* **BRIEF 1**
From the chocolate peanut butter pie text, list the three layers the pie is made of, from bottom to top.
* **BRIEF 2**
Write the next part of the chocolate peanut butter pie text, starting after its last sentence.

Front view of a slice of Chocolate Peanut Butter Pie recipe on a plate with a bite taken out of it

This Peanut Butter Pie with a brownie crust is the embodiment of perfection…in dessert form.

I mean seriously, It’s everything a dessert should be {and more}. A creamy peanut butter filling sits on top of a fudgy brownie crust and is topped with a luscious chocolate peanut butter ganache. Plus this bombshell is gluten-free, grain-free and dairy-free!

This Chocolate Peanut Butter Pie was born in my mind long before it came to life in my kitchen. The first time I made it was on Thanksgiving. I know that testing a new recipe on such an important holiday is gutsy. But since I basically combined all of my favorite desserts into this one epically delicious, completely irresistible, utterly perfect treat… I figured it couldn’t possibly go wrong…and I was so right.

What’s not to love? Ultra fudgy, flourless brownie crust….good. Creamy, slightly sweet, silky smooth peanut butter filling…good. Melt-in-your-mouth dark chocolate ganache…good. 

Overhead view of Chocolate Peanut Butter Pie recipe in circular pie dish with peanut butter drizzle and chocolate leaf decorations

How to make Chocolate Peanut Butter Pie

Here are a few quick notes to ensure that your pie turns out perfectly!

  1. Chilling. Do not chill the brownie before pouring the peanut butter filling on top. Leaving it at room temperature ensures that the two layers blend together nicely. DO chill the peanut butter filling before adding the ganache.  The peanut butter layer needs to be hardened in order to support the ganache! Then the entire pie needs to chill for at least 2 hours, or overnight, before serving!

* **SUPPLIED MATERIAL**
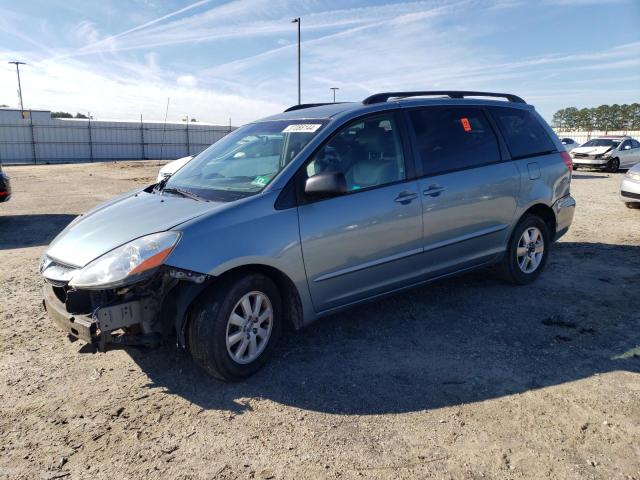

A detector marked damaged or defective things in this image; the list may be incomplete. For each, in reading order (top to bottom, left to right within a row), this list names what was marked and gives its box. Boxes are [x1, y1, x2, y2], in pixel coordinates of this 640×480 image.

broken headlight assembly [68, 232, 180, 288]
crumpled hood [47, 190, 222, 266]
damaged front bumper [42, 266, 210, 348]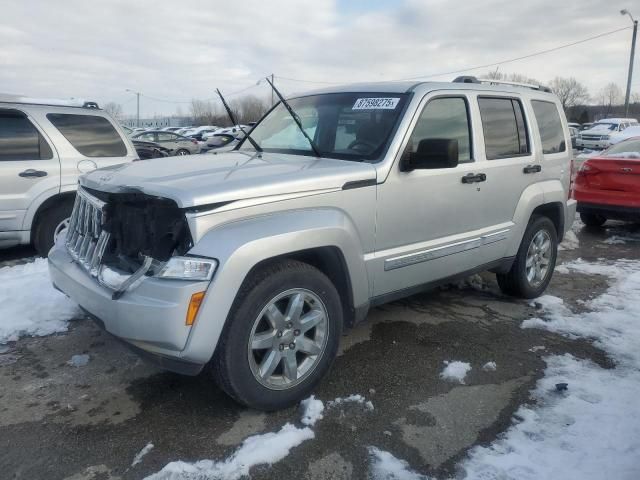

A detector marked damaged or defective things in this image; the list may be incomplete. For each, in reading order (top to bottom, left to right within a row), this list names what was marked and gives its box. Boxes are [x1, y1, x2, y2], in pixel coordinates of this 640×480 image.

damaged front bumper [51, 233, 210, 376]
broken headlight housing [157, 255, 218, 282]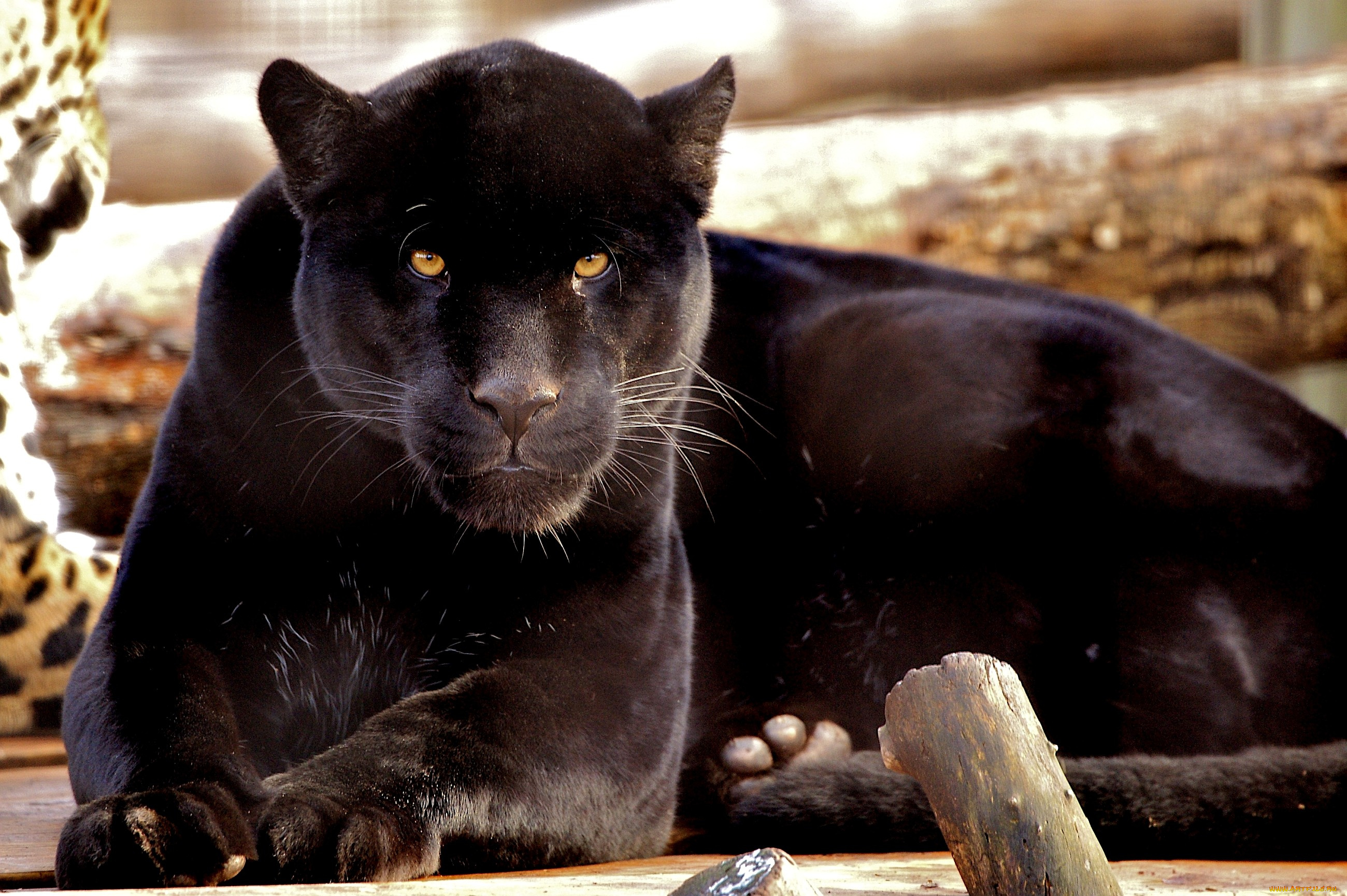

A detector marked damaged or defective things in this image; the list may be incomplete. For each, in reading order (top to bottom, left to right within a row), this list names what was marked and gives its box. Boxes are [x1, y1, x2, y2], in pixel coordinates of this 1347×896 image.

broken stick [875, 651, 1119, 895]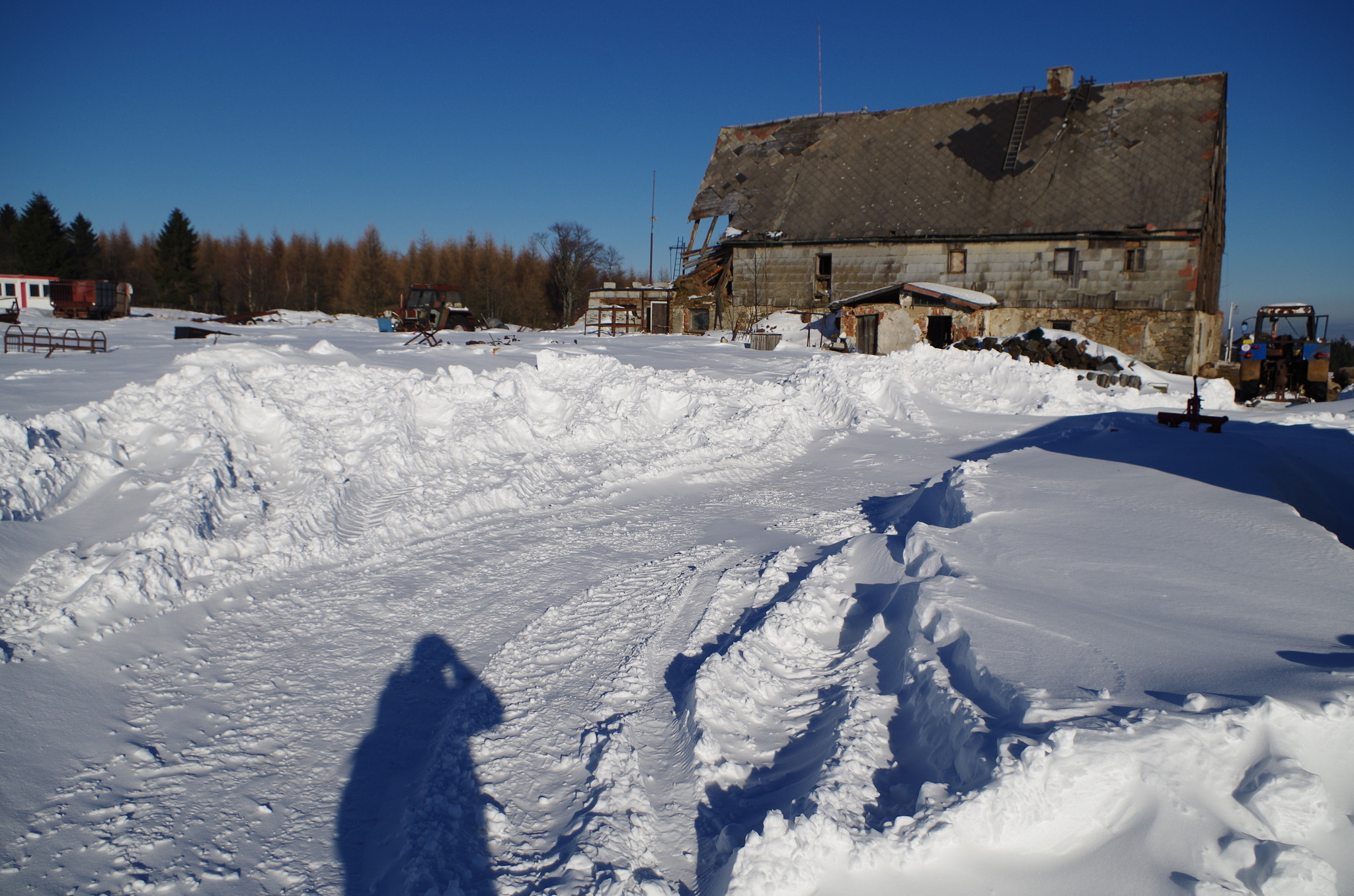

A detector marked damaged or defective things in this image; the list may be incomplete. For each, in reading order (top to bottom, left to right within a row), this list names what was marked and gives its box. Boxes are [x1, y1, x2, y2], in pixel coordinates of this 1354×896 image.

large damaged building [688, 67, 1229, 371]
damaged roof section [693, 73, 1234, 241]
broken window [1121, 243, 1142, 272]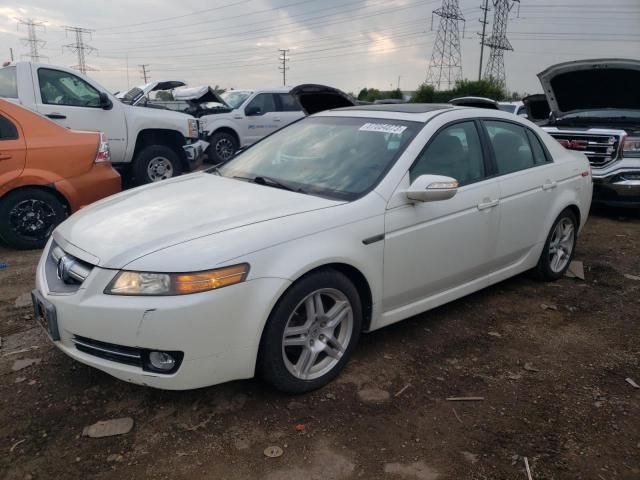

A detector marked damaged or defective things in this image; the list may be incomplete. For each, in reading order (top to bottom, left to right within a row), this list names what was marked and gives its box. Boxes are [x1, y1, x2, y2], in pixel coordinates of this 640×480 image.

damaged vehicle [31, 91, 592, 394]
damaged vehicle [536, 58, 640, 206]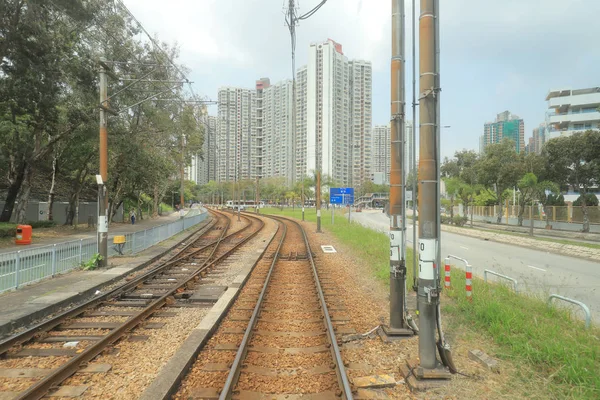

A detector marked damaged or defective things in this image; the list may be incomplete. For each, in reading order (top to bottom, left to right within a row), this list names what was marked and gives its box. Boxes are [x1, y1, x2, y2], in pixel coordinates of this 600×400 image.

* **FINAL ANSWER 1**
Fudgy brownie crust, creamy peanut butter filling, chocolate peanut butter ganache

* **FINAL ANSWER 2**
  2. Ganache. Be extra careful and do not let the coconut cream come to a boil. It should just barely start bubbling before the chocolate chips and peanut butter are added to it! Then let it cool  a touch before pouring it on top of the pie.
  3. Serving. This Chocolate Peanut Butter Pie recipe is best served cold! I do enjoy letting it sit at room temperature for about 5 minutes before serving, because I think it makes the peanut butter flavor a bit more intense!

Side/front view of a slice of chocolate peanut butter pie on a plate

Chocolate Peanut Butter Pie: Substitutions

As always, I recommend following the recipe as written for the best results. Here are a few potential substitutions.

  • Dark Chocolate Chips. I have recently fallen in love with these Sunspire 65% Cocoa Chocolate Chips! They are SO good! To be sure that this recipe is dairy-free, be sure to choose a variety that contains no milk…like these or these. If you prefer a sweeter chocolate, you can use milk chocolate chips, but they will not be dairy-free!
  • Tapioca Starch. Arrowroot powder and cornstarch can be seamlessly substituted for tapioca starch/flour!
  • Coconut sugar. Any granulated sugar works well in this recipe. I have also used organic cane sugar with great results!
  • Coconut oil. In the brownie layer, coconut oil can be substituted with ghee or butter (not dairy-free). I do not recommend substituting the coconut oil in the filling, because I haven’t tried it!
  • Powdered sugar. This is not a health food recipe (LOL)! I use regular powdered sugar, but if you’d like to try a refined sugar free version you can make your own using this recipe.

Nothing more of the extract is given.